I went to the Doctor’s today and it was the first time in months I’ve stepped foot on a scale.
Within the last two weeks or so I’ve started getting back on track with running and cleaner eating. Within the last week my eating has been clean again. True Story: I contemplated going back to Weight Watchers. I thought about trying Atkins. I pondered Paleo. I ultimately decided to just track with my FitBit. For no other reason than awareness and accountability. I have found in the last two weeks tracking with my FitBit and eating intuitively that I’m eating about 1500-1800 calories a day depending on how active I am. I am okay with that.
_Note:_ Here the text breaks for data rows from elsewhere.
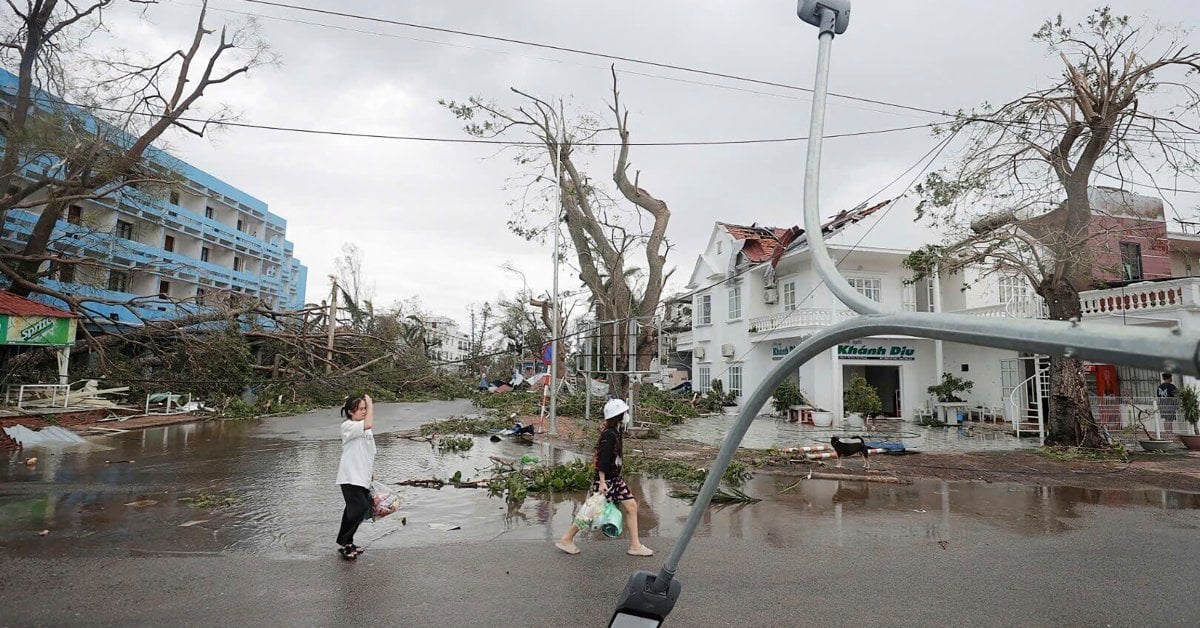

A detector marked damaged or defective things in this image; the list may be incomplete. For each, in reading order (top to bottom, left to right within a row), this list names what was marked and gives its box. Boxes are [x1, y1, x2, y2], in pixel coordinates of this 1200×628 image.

broken tile roof [0, 290, 77, 318]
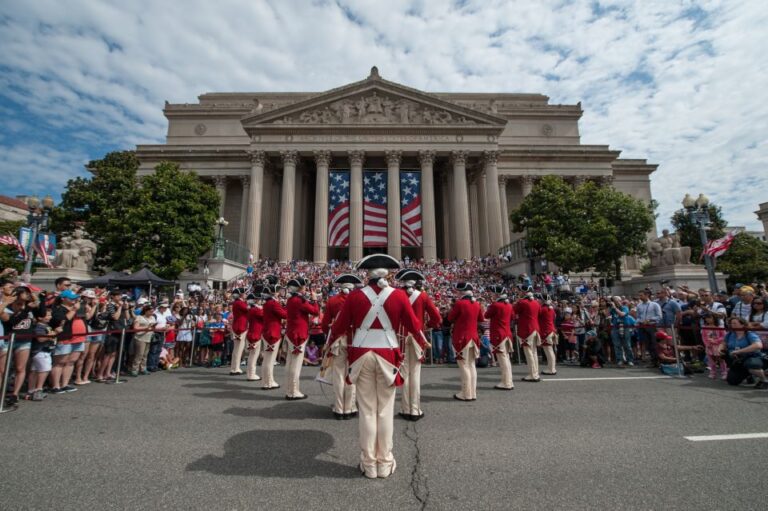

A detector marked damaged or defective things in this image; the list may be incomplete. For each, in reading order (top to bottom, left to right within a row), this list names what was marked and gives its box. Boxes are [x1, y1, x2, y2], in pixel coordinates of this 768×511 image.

road crack [404, 422, 428, 510]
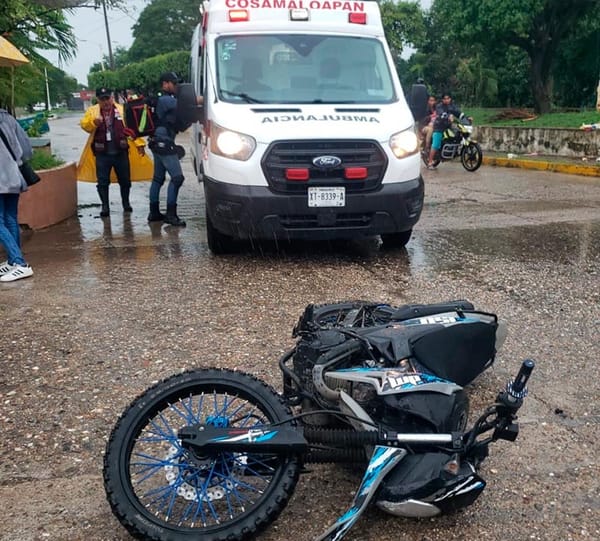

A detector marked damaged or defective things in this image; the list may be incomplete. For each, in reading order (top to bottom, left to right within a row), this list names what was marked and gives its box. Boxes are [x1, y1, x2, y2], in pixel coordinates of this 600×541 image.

damaged black motorcycle [103, 300, 536, 540]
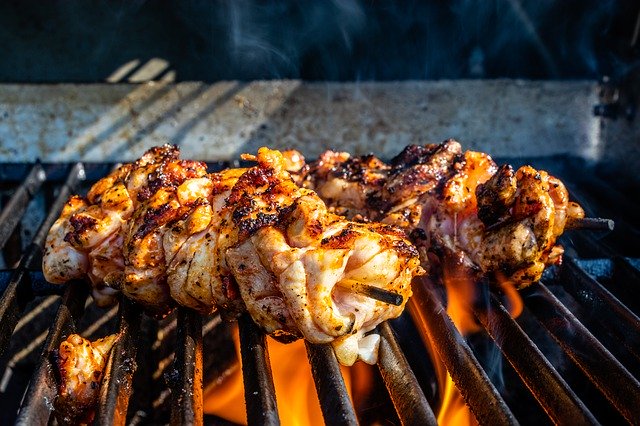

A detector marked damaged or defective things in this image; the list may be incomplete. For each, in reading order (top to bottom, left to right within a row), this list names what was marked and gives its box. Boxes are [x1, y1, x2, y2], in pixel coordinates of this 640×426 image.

rusty grate bar [0, 162, 45, 250]
rusty grate bar [0, 163, 85, 356]
rusty grate bar [14, 282, 90, 424]
rusty grate bar [94, 298, 142, 424]
rusty grate bar [169, 308, 204, 424]
rusty grate bar [238, 312, 280, 426]
rusty grate bar [306, 342, 360, 426]
rusty grate bar [378, 322, 438, 424]
rusty grate bar [408, 276, 516, 426]
rusty grate bar [472, 290, 596, 422]
rusty grate bar [524, 282, 640, 422]
rusty grate bar [564, 255, 640, 362]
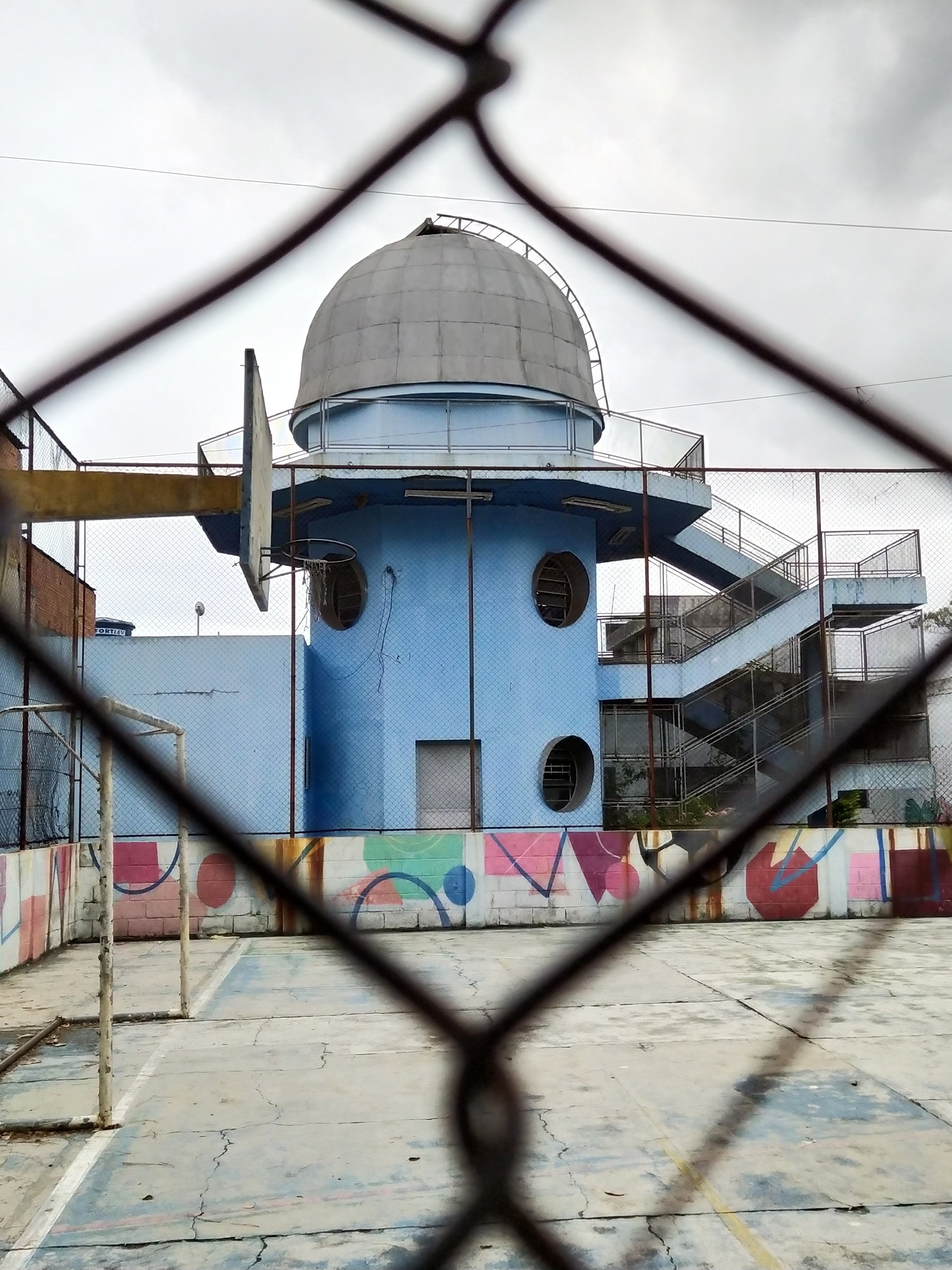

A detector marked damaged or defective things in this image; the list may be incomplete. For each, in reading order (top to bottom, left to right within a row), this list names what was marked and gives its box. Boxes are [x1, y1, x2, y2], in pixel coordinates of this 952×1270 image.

cracked concrete [6, 925, 952, 1270]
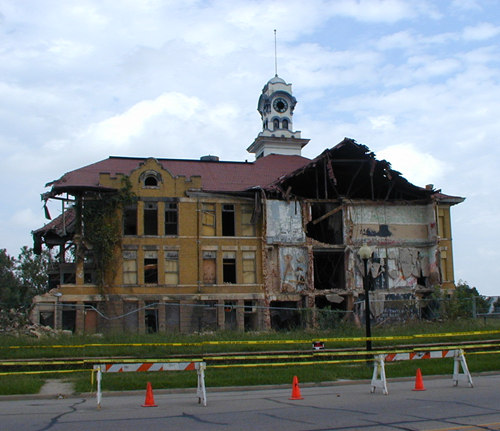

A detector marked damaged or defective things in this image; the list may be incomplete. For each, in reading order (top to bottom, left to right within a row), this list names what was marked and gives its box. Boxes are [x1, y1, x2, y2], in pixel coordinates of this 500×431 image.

broken window [304, 203, 344, 245]
broken window [312, 251, 344, 292]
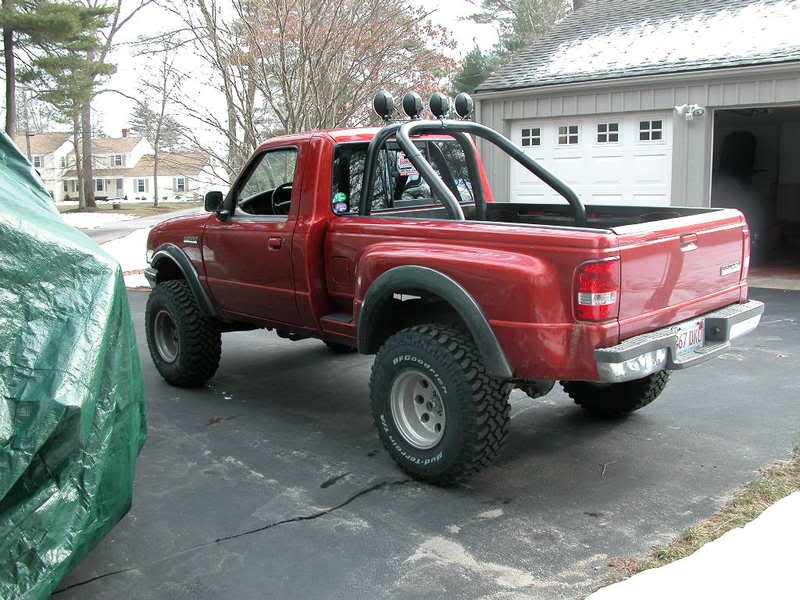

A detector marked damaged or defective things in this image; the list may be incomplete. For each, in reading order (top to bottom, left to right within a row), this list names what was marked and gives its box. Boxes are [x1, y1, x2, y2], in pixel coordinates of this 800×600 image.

crack in pavement [51, 478, 412, 596]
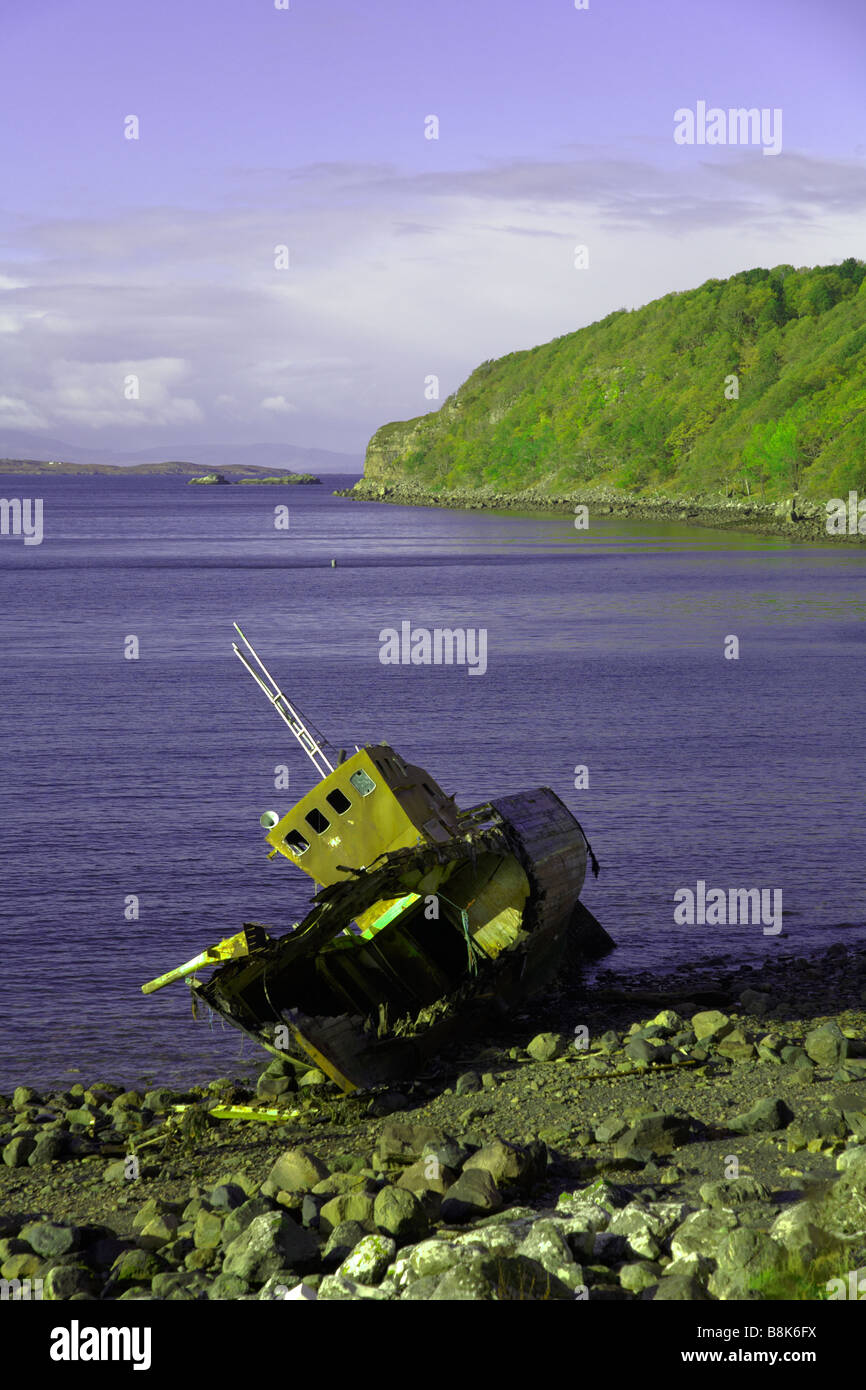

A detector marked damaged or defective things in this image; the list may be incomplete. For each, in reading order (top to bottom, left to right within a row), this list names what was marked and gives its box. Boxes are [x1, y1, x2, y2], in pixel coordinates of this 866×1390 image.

wrecked fishing boat [142, 625, 614, 1089]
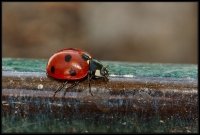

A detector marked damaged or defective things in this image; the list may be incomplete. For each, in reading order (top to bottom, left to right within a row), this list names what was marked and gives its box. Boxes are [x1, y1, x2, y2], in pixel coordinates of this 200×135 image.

rusty metal surface [1, 69, 198, 119]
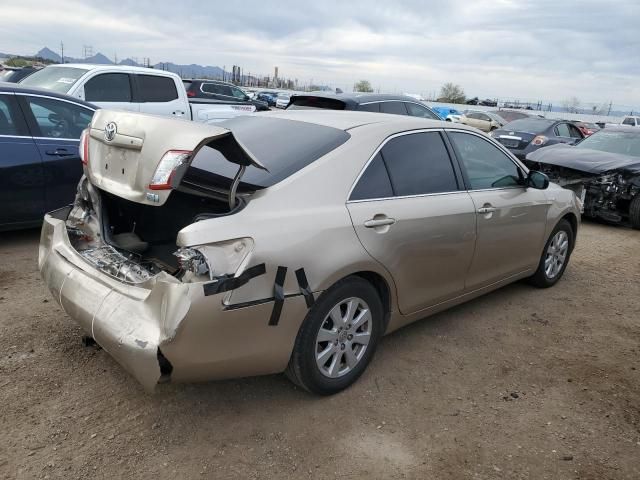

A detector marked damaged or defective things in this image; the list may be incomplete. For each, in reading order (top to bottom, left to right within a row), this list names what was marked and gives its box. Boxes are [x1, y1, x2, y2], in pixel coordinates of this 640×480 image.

broken taillight [149, 150, 191, 189]
crushed trunk lid [87, 109, 264, 207]
wrecked vehicle [524, 124, 640, 228]
damaged toyota camry [524, 125, 640, 227]
rear collision damage [524, 144, 640, 227]
rear collision damage [37, 109, 312, 390]
crumpled bumper [39, 206, 310, 390]
damaged toyota camry [38, 110, 580, 396]
wrecked vehicle [37, 110, 584, 396]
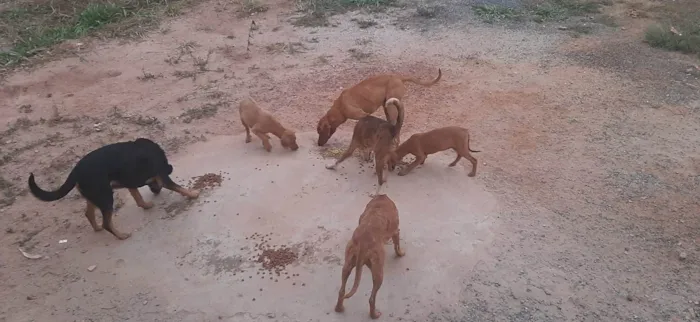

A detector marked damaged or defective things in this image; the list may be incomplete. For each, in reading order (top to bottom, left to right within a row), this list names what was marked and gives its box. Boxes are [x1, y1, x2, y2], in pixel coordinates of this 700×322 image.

cracked concrete pad [53, 132, 498, 320]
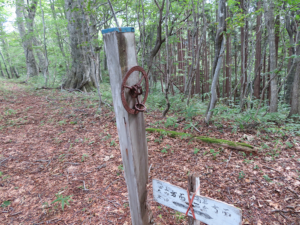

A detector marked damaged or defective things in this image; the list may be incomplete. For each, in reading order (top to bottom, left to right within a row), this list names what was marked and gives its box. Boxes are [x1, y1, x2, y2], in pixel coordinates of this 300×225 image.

rusty metal ring [120, 65, 149, 114]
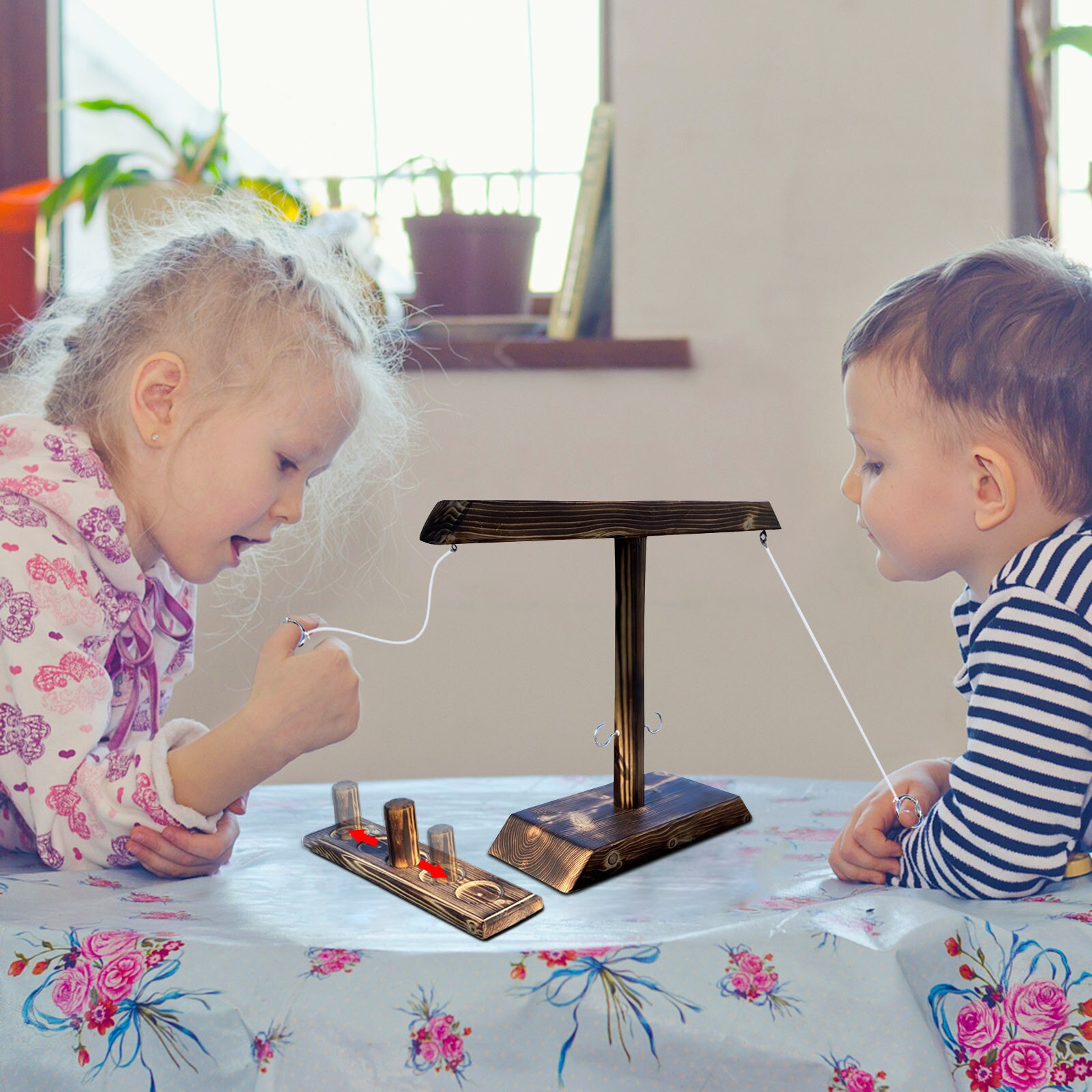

I won’t lie – the past few months have been hard. Ever since I lost the baby I really haven’t had the same motivation and drive that I once had. In fact, real talk time – I kinda had this mentality:
My diet for the last 3 months hasn’t been exactly…clean, should I say. A lot of booze and nachos. Too much booze and nachos, and not enough listening to my body. I heard my body yelling at me that I’d had enough to eat or I was full, but I kept going. I still felt betrayed by my body. I was angry with my body. And you know what fixes that? Shots of Fireball. And nachos. In excess. Between Thanksgiving, Christmas, New Years, parties, Playoffs and the Super Bowl, every weekend ended with “On Monday.” and then Monday ended with “Next Monday.”
Back on January 7th, Kimberly M. Ringer commented with “Please don’t be scared of gaining weight. You know how to take it off…” in response to this post. It’s one of those comments that has stuck with me. “You know how to take it off.” I do know how to take it off! So I will.
Oh, so what was that number on the scale at the Doctor’s today? It doesn’t matter – like Kim said, “You know how to take it off.” I started taking it off 2 weeks ago without the help of a scale, and I will continue to do so. I am more than a number and I will not forget that.